Je suis abasourdi par la violence du livret de Da Ponte qui fait la trame de Cosi Fan Tutte, de Mozart.

En résumé :

  • Tout est permis aux garçons, comploter, mentir, séduire. C'est pour la bonne cause. Eux, ils jouent, alors c'est pas grave.
  • Les filles sont scélérates et sont seulement dignes de mourir en punition de leur crime de lèse-garçon. Parce qu'elles, elles ne jouent pas, alors c'est grave.
  • Seulement, si les garçons punissent les filles, comme ils en ont le droit (les filles elles-même le leur reconnaissent), en fait ça ne vaut pas le coup. D'abord, tel garçon aime bien telle fille. Ensuite, il faudrait en changer, or "elles sont toutes pareilles".
  • Aussi Alphonso donne-t-il ce merveilleux conseil aux garçons, et c'est là tout son message : épargnez-les, de toute façon il n'y en a pas une pour rattraper l'autre (cosi fan tutte, toutes pareilles !), si vous punissez celle-ci, la suivante pourrait être pire encore.
  • Alors, restons comme ça... Les hommes ont droit de vie et de mort sur les femmes. Ces dernières doivent la vie à leur acceptation de la domination masculine. Tout est bien qui finit bien. Amen.

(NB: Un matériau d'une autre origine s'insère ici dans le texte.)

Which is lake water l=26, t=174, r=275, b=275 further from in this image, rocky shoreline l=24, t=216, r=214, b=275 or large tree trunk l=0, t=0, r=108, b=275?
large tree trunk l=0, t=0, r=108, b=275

J'ai sous les yeux, en 2017, un mari tout puissant assurant une totale domination sur son épouse à coup d'humiliations répétées, de dévalorisations publiques, d'épreuves alambiquées, d'isolement calculé et, si ça ne suffisait pas, de violence physique. Il dévitalise sa femme sous nos yeux. Excusé par son fils comme "le vieux mâle dominant". Ca a l'avantage de rendre la situation pensable.

Cosi Fan Tutte, un livret de macho pour les machos, une caution pour les pervers narcissiques.